The Spark
It all started with an idea.
I had an app in my head — an idea that wouldn't let me go. So I did what everyone does when they want something they can't do themselves: I reached out to software companies. The quotes they sent back left me speechless. Sums I didn't have and couldn't have raised.
Then came the thought that changed everything: How hard would it be to learn it myself?
I sat down at my laptop, opened the browser and started researching. What do I even need to know? HTML. CSS. JavaScript. And probably more. That's when I came across an app called Mimo, and that's where it all began.
The first tags. The first page that opened in the browser and actually looked like what I had typed. I still remember exactly how it felt.
The Beginning of My Developer Journey

I've never had much discipline when it came to learning in my life. I always had to force myself. Always push through. It never really felt right.
This was different.
I didn't have to force myself to keep going — I had to force myself to stop. I got up at night to keep learning. Sometimes 12 hours straight, sometimes longer.

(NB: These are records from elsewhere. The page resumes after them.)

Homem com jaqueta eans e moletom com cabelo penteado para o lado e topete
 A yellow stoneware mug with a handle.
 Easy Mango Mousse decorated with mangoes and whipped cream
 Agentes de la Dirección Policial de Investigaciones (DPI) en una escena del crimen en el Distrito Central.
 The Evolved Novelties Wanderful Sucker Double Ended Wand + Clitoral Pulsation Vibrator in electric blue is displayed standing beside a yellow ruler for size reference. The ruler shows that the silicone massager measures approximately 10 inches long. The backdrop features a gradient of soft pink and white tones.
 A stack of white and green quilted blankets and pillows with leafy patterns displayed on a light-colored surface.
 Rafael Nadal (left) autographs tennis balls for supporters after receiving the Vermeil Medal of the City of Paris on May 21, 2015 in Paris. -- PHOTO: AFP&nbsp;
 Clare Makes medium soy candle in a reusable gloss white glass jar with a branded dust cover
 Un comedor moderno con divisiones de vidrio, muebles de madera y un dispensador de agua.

Mimo didn't just show me HTML and CSS. It gave me a first glimpse of React, of SQL, of concepts I barely understood back then but desperately wanted to. And in the end I earned my first certificates — for HTML, CSS, JavaScript and SQL.
Professionally, they'll probably never help me. But I didn't care. To me they weren't certificates. They were trophies.
And something inside me knew: This is only the beginning.